== TEXT EXTRACT ==
──────────────────────────────

Principles of Compilers
Introduction
The word compilation is used to denote the task of translating high
level language (HLL) programs into machine language programs. Though the
objective of this task of translation is similar to that of an
assembler, the problem of compilation is much more complex than that
of an assembler. A compiler is a program that does the compilation
task. A compiler recognises programs in a particular HLL and produces
equivalent output programs appropriate for some particular computer
configuration (hardware and OS). Thus, an HLL program is to a great extent
independent of the configuration of the machine it will eventually run on, as
long as it is ensured that the program is compiled by a compiler that
recognises that HLL and produces output for the required machine
configuration. It is common for a machine to have compilers that would
translate programs to produce executables for that machine (hosts).
But there also are compilers that runs on one type of machine but the output
of which are programs that shall run on some other machine configuration,
such as generating an MS-DOS executable program by compiling an HLL program
in UNIX. Such a compiler is called a cross compiler. Another kind of
translator that accepts programs in HLL are known as interpreters. An
interpreter translates an input HLL program and also runs the program on
the same machine. Hence the output of running an interpreter is actually
the output of the program that it translates.
Important phases in Compilation
The following is a typical breakdown of the overall task of a compiler in an
approximate sequence -
Lexical analysis, Syntax analysis, Intermediate code generation, Code
optimisation, Code generation.
Like an assembler, a compiler usually performs the above tasks by making
multiple passes over the input or some intermediate representation of the
same. The compilation task calls for intensive processing of information
extracted from the input programs, and hence data structures for representing
such information needs to be carefully selected. During the process of
translation a compiler also detects certain kinds of errors in the input, and
may try to take some recovery steps for these.
Lexical Analysis
Lexical analysis in a compiler can be performed in the same way as in an
assembler. Generally in an HLL there are more number of tokens to be
recognised - various keywords (such as, for, while, if, else, etc.),
punctuation symbols (such as, comma, semi-colon, braces, etc.), operators
(such as arithmatic operators, logical operators, etc.), identifiers, etc.
Tools like lex or flex are used to create lexcical analysers.

──────────────────────────────

== WORK TO COMPLETE ==
- a) In the text on compiler principles, what is a compiler called that runs on one type of machine but produces programs for a different machine configuration?
- b) Continue the text on compiler principles, starting after its last sentence.
The material is not needed for any task.

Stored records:
──────────────────────────────

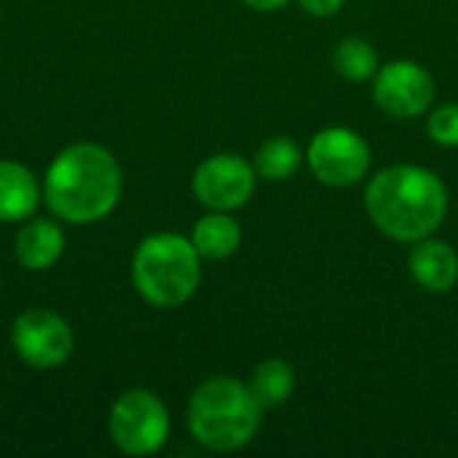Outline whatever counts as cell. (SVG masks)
Segmentation results:
<instances>
[{
  "instance_id": "30bf717a",
  "label": "cell",
  "mask_w": 458,
  "mask_h": 458,
  "mask_svg": "<svg viewBox=\"0 0 458 458\" xmlns=\"http://www.w3.org/2000/svg\"><path fill=\"white\" fill-rule=\"evenodd\" d=\"M411 276L429 293H448L458 282V252L437 239H421L416 242L411 258Z\"/></svg>"
},
{
  "instance_id": "ba28073f",
  "label": "cell",
  "mask_w": 458,
  "mask_h": 458,
  "mask_svg": "<svg viewBox=\"0 0 458 458\" xmlns=\"http://www.w3.org/2000/svg\"><path fill=\"white\" fill-rule=\"evenodd\" d=\"M255 191V166L236 153L204 158L193 172L196 199L215 212H231L250 201Z\"/></svg>"
},
{
  "instance_id": "8992f818",
  "label": "cell",
  "mask_w": 458,
  "mask_h": 458,
  "mask_svg": "<svg viewBox=\"0 0 458 458\" xmlns=\"http://www.w3.org/2000/svg\"><path fill=\"white\" fill-rule=\"evenodd\" d=\"M11 346L21 362L38 370L59 368L70 360L75 338L70 325L51 309H27L11 325Z\"/></svg>"
},
{
  "instance_id": "5bb4252c",
  "label": "cell",
  "mask_w": 458,
  "mask_h": 458,
  "mask_svg": "<svg viewBox=\"0 0 458 458\" xmlns=\"http://www.w3.org/2000/svg\"><path fill=\"white\" fill-rule=\"evenodd\" d=\"M250 389L263 411L276 408L290 400L295 389V373L284 360H266L252 370Z\"/></svg>"
},
{
  "instance_id": "7c38bea8",
  "label": "cell",
  "mask_w": 458,
  "mask_h": 458,
  "mask_svg": "<svg viewBox=\"0 0 458 458\" xmlns=\"http://www.w3.org/2000/svg\"><path fill=\"white\" fill-rule=\"evenodd\" d=\"M13 252L27 271H46L62 258L64 233L54 220H30L19 228Z\"/></svg>"
},
{
  "instance_id": "277c9868",
  "label": "cell",
  "mask_w": 458,
  "mask_h": 458,
  "mask_svg": "<svg viewBox=\"0 0 458 458\" xmlns=\"http://www.w3.org/2000/svg\"><path fill=\"white\" fill-rule=\"evenodd\" d=\"M137 293L156 309H177L193 298L201 282V255L180 233H150L131 260Z\"/></svg>"
},
{
  "instance_id": "52a82bcc",
  "label": "cell",
  "mask_w": 458,
  "mask_h": 458,
  "mask_svg": "<svg viewBox=\"0 0 458 458\" xmlns=\"http://www.w3.org/2000/svg\"><path fill=\"white\" fill-rule=\"evenodd\" d=\"M309 166L322 185L349 188L370 169V148L354 129L327 126L309 145Z\"/></svg>"
},
{
  "instance_id": "4fadbf2b",
  "label": "cell",
  "mask_w": 458,
  "mask_h": 458,
  "mask_svg": "<svg viewBox=\"0 0 458 458\" xmlns=\"http://www.w3.org/2000/svg\"><path fill=\"white\" fill-rule=\"evenodd\" d=\"M191 242L196 252L207 260H223L231 258L242 244V228L228 212H209L193 225Z\"/></svg>"
},
{
  "instance_id": "d6986e66",
  "label": "cell",
  "mask_w": 458,
  "mask_h": 458,
  "mask_svg": "<svg viewBox=\"0 0 458 458\" xmlns=\"http://www.w3.org/2000/svg\"><path fill=\"white\" fill-rule=\"evenodd\" d=\"M244 3L255 11H276V8L287 5V0H244Z\"/></svg>"
},
{
  "instance_id": "2e32d148",
  "label": "cell",
  "mask_w": 458,
  "mask_h": 458,
  "mask_svg": "<svg viewBox=\"0 0 458 458\" xmlns=\"http://www.w3.org/2000/svg\"><path fill=\"white\" fill-rule=\"evenodd\" d=\"M333 67L344 81L362 83L378 72L376 48L362 38H344L333 51Z\"/></svg>"
},
{
  "instance_id": "8fae6325",
  "label": "cell",
  "mask_w": 458,
  "mask_h": 458,
  "mask_svg": "<svg viewBox=\"0 0 458 458\" xmlns=\"http://www.w3.org/2000/svg\"><path fill=\"white\" fill-rule=\"evenodd\" d=\"M40 201L38 177L19 161H0V220H30Z\"/></svg>"
},
{
  "instance_id": "e0dca14e",
  "label": "cell",
  "mask_w": 458,
  "mask_h": 458,
  "mask_svg": "<svg viewBox=\"0 0 458 458\" xmlns=\"http://www.w3.org/2000/svg\"><path fill=\"white\" fill-rule=\"evenodd\" d=\"M427 131L437 145L458 148V105L437 107L427 121Z\"/></svg>"
},
{
  "instance_id": "9a60e30c",
  "label": "cell",
  "mask_w": 458,
  "mask_h": 458,
  "mask_svg": "<svg viewBox=\"0 0 458 458\" xmlns=\"http://www.w3.org/2000/svg\"><path fill=\"white\" fill-rule=\"evenodd\" d=\"M301 161H303V153L290 137H271L258 148L252 166H255V174L271 182H282L298 172Z\"/></svg>"
},
{
  "instance_id": "7a4b0ae2",
  "label": "cell",
  "mask_w": 458,
  "mask_h": 458,
  "mask_svg": "<svg viewBox=\"0 0 458 458\" xmlns=\"http://www.w3.org/2000/svg\"><path fill=\"white\" fill-rule=\"evenodd\" d=\"M365 209L373 225L386 236L397 242H421L445 220L448 191L432 169L394 164L368 182Z\"/></svg>"
},
{
  "instance_id": "5b68a950",
  "label": "cell",
  "mask_w": 458,
  "mask_h": 458,
  "mask_svg": "<svg viewBox=\"0 0 458 458\" xmlns=\"http://www.w3.org/2000/svg\"><path fill=\"white\" fill-rule=\"evenodd\" d=\"M110 437L126 456H153L169 437V411L148 389L123 392L110 408Z\"/></svg>"
},
{
  "instance_id": "6da1fadb",
  "label": "cell",
  "mask_w": 458,
  "mask_h": 458,
  "mask_svg": "<svg viewBox=\"0 0 458 458\" xmlns=\"http://www.w3.org/2000/svg\"><path fill=\"white\" fill-rule=\"evenodd\" d=\"M121 191V164L97 142H75L59 150L43 180L46 207L72 225H89L107 217L115 209Z\"/></svg>"
},
{
  "instance_id": "ac0fdd59",
  "label": "cell",
  "mask_w": 458,
  "mask_h": 458,
  "mask_svg": "<svg viewBox=\"0 0 458 458\" xmlns=\"http://www.w3.org/2000/svg\"><path fill=\"white\" fill-rule=\"evenodd\" d=\"M298 3L314 16H333L344 5V0H298Z\"/></svg>"
},
{
  "instance_id": "3957f363",
  "label": "cell",
  "mask_w": 458,
  "mask_h": 458,
  "mask_svg": "<svg viewBox=\"0 0 458 458\" xmlns=\"http://www.w3.org/2000/svg\"><path fill=\"white\" fill-rule=\"evenodd\" d=\"M263 408L250 384L231 376L204 381L188 403V429L209 451H239L260 429Z\"/></svg>"
},
{
  "instance_id": "9c48e42d",
  "label": "cell",
  "mask_w": 458,
  "mask_h": 458,
  "mask_svg": "<svg viewBox=\"0 0 458 458\" xmlns=\"http://www.w3.org/2000/svg\"><path fill=\"white\" fill-rule=\"evenodd\" d=\"M373 99L394 118H416L429 110L435 99V81L419 62L397 59L373 75Z\"/></svg>"
}]
</instances>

──────────────────────────────

== TASK RESPONSES ==
- a) A cross compiler.

- b)
Syntax Analysis
Syntax analysis deals with recognising the structure of input programs
according to known set of syntax rules defined for the HLL. This is
the most important aspect in which HLLs are significantly different from
lower level languages such as assembly language. In assembly languages the
syntax rules are simple which roughly requires that a program should be a
sequence of statements, and each statement should esentially contain a
mnemonic followed by zero or more operands depending on the mnemonic.
Optionally, there can be also be an identifier preceding the mnemonic. In case
of HLLs, the syntax rules are much more complicated. In most HLLs the notion
of a statement itself is very flexible, and often allows recursion,
making nested constructs valid. These languages usually support multiple data
types and often allow programmers to define abstruct data types to be used in
the programs. These and many other such features make the process of creating
software easier and less error prone compared to assembly language
programming. But, on the other hand, these features make the process of
compilation complicated.
The non-trivial syntax rules of HLLs need to be cleverly specified using some
suitable notation, so that these can be encoded in the compiler program. One
commonly used formalism for this purpose is the Context Free Grammar
(CFG). CFG is a formalism that is more powerful than regular
grammars (used to write regular expressions to describe tokens in
a lexical analyser). Recursion, which is a common feature in most
constructs of HLLs, can be defined using a CFG in a concise way, whereas a
regular grammar is incapable of doing so. It needs to be noted that there are
certain constructs that cannot be adequately described using CFG, and may
require other more powerful formalisms, such as Context Sensitive Grammars
(CSG). A common notation used to write the rules of CFG or CSG is the
BNF (Backus Naur Form).
During syntax analysis, the compiler tries to apply the rules of the grammar
of the input HLL given using BNF, to recognise the structure of the input
program. This is called parsing and the module that performs this task
is called a parser. From a somewhat abstract point of view, the output
of this phase is a parse tree that depicts how various rules of the
grammar can be repetitively applied to recognise the input program. If the
parser cannot create a parse tree for some given input program, then the
input program is not valid according to the syntax of the HLL.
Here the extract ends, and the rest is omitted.